Table 4. Frequencies and percentages of substitution types in RTBV isolates

Since substitutions in just a single IRRI variant were more likely to reflect accurately the probability of one nucleotide changing to another, the possible effect of these substitutions on RTBV DNA base composition was examined. The number of substitutions from A was subtracted from the number of substitutions forming A, and similarly for the other three nucleotides. Only the result of the calculations for T was not significantly different from zero. Gains of G and C and losses of A were predicted. In contrast, when the same calculation was performed on the CaMV data of Chenault & Melcher (1994a ), no significant changes in the amounts of any nucleotide were predicted.

Given that the analysis of balance in base composition suggested that the base composition was not stable, the substitution frequencies were used to predict the base composition that would be achieved after repeated replication and mutation, according to the calculated substitution frequencies. The resulting base composition decreased in the fraction of A and increased in the proportion of C. The extrapolated composition was not significantly different from those of other badnaviruses and of CaMV.

The same data were used to calculate substitution frequencies (Chenault & Melcher, 1994a ), which measure the probability of one nucleotide being replaced by another. The calculation corrects for the base composition of the DNA. The frequencies are shown in Table 4. The frequencies of G→A, T→C and C→T transitions were not significantly different from one another. However, the frequency of A→G transitions was significantly less, a result also obtained for CaMV (Chenault & Melcher, 1994a ). The calculated RTBV frequencies were similar to the CaMV frequencies, suggesting that approximately the same amount of evolutionary change is represented in the RTBV variants as in the CaMV isolates.

Though the substitutions observed have not significantly affected RTBV base composition, since the accepted changes occurred in less than 5% of positions, base composition changes may have occurred in the distant past and may continue into the future. The base composition of the RTBV positive strand is anomalous among the badnaviruses. The composition is also not that expected from the spectrum of substitutions that have occurred after the divergence of Phi-1, Phi-2, Phi-3 and G2 from one another. The spectrum has been deduced from changes at only a few positions in the RTBV genome. Assuming that the spectrum is applicable to all positions leads to the prediction that, if RTBV is allowed to continue to evolve under the present conditions, its base composition will eventually mirror those of other badnaviruses. Its current composition is unstable in this view.
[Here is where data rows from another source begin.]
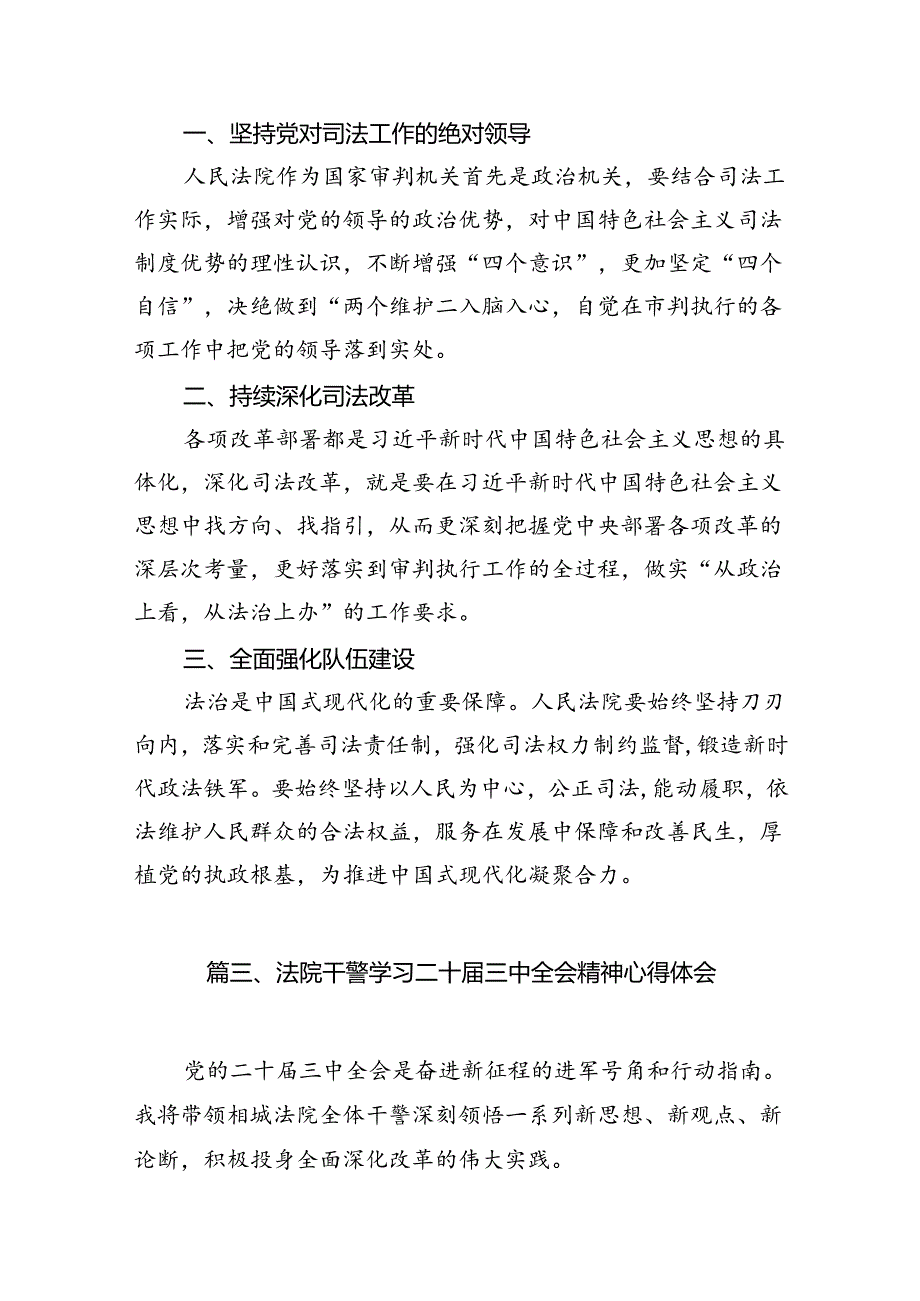 一、坚持党对司法工作的绝对领导

人民法院作为国家审判机关首先是政治机关，要结合司法工作实际，增强对党的领导的政治优势，对中国特色社会主义司法制度优势的理性认识，不断增强“四个意识”，更加坚定“四个自信”，决绝做到“两个维护二入脑入心，自觉在市判执行的各项工作中把党的领导落到实处。

二、持续深化司法改革

各项改革部署都是习近平新时代中国特色社会主义思想的具体化，深化司法改革，就是要在习近平新时代中国特色社会主义思想中找方向、找指引，从而更深刻把握党中央部署各项改革的深层次考量，更好落实到审判执行工作的全过程，做实“从政治上看，从法治上办”的工作要求。

三、全面强化队伍建设

法治是中国式现代化的重要保障。人民法院要始终坚持刀刃向内，落实和完善司法责任制，强化司法权力制约监督，锻造新时代政法铁军。要始终坚持以人民为中心，公正司法，能动履职，依法维护人民群众的合法权益，服务在发展中保障和改善民生，厚植党的执政根基，为推进中国式现代化凝聚合力。

篇三、法院干警学习二十届三中全会精神心得体会

党的二十届三中全会是奋进新征程的进军号角和行动指南。我将带领相城法院全体干警深刻领悟一系列新思想、新观点、新论断，积极投身全面深化改革的伟大实践。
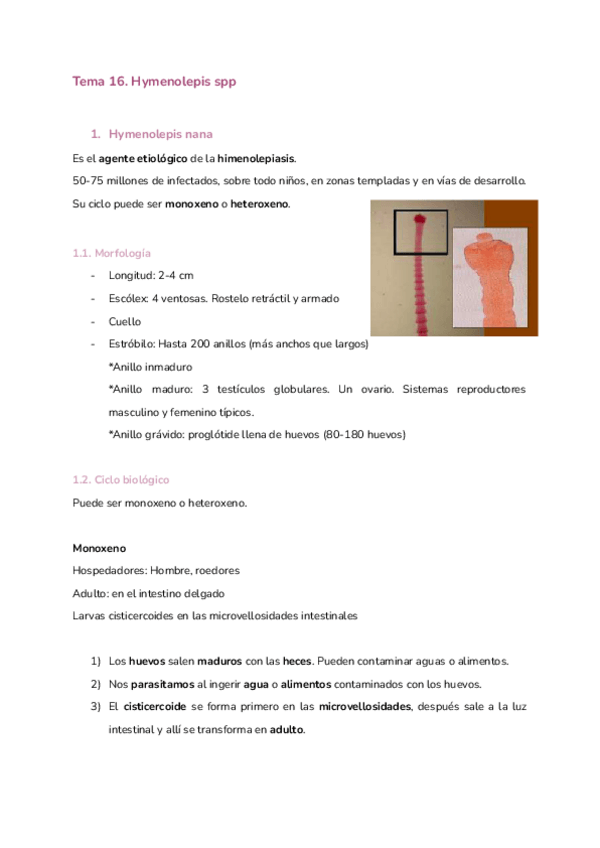 Tema 16. Hymenolepis spp

1. Hymenolepis nana

Es el agente etiológico de la himenolepiasis.

50-75 millones de infectados, sobre todo niños, en zonas templadas y en vías de desarrollo.

Su ciclo puede ser monoxeno o heteroxeno.

1.1. Morfología

- Longitud: 2-4 cm
- Escólex: 4 ventosas. Rostelo retráctil y armado
- Cuello
- Estróbilo: Hasta 200 anillos (más anchos que largos)

*Anillo inmaduro

*Anillo maduro: 3 testículos globulares. Un ovario. Sistemas reproductores masculino y femenino típicos.

*Anillo grávido: proglótide llena de huevos (80-180 huevos)

1.2. Ciclo biológico

Puede ser monoxeno o heteroxeno.

Monoxeno

Hospedadores: Hombre, roedores

Adulto: en el intestino delgado

Larvas cisticercoides en las microvellosidades intestinales

1) Los huevos salen maduros con las heces. Pueden contaminar aguas o alimentos.
2) Nos parasitamos al ingerir agua o alimentos contaminados con los huevos.
3) El cisticercoide se forma primero en las microvellosidades, después sale a la luz intestinal y allí se transforma en adulto.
Implications of these evolutionary forces on the evolution of the IRRI RTBV isolate
The analysis in this study of six RTBV sequences that were derived from the same greenhouse virus culture at IRRI, which was in turn originally obtained from the field, confirms that the IRRI isolate is a mixture of variants with different biological and genetic properties (quasispecies). The six sequences fell into two clusters of sequence types, one consisting of G1 and Ic and the other consisting of the remaining four variants, Phi-1, Phi-2, Phi-3 and G2. Examining genome sequences in a heterogeneous virus population allows us to check the causes and effects of adaptive or evolutionary changes, and the information would be important in developing transgenic plants with resistance to a wide array of virus isolates (Hull, 1994 ). Alignment of G1, G2 and Ic sequences with those of the other isolates revealed highly conserved regions, particularly in the functional domains in ORF3, and suggested that the cysteine-rich region may be the only domain that carries some adaptive changes. It would be interesting to monitor field populations for that specific domain and examine its relationship to the different adaptive changes seen.

The authors would like to acknowledge that part of this work was supported by the Oklahoma Agricultural Experiment Station.

Footnotes

The EMBL accession numbers of the RTBV DNA sequences reported in this paper are AF113830AF113832.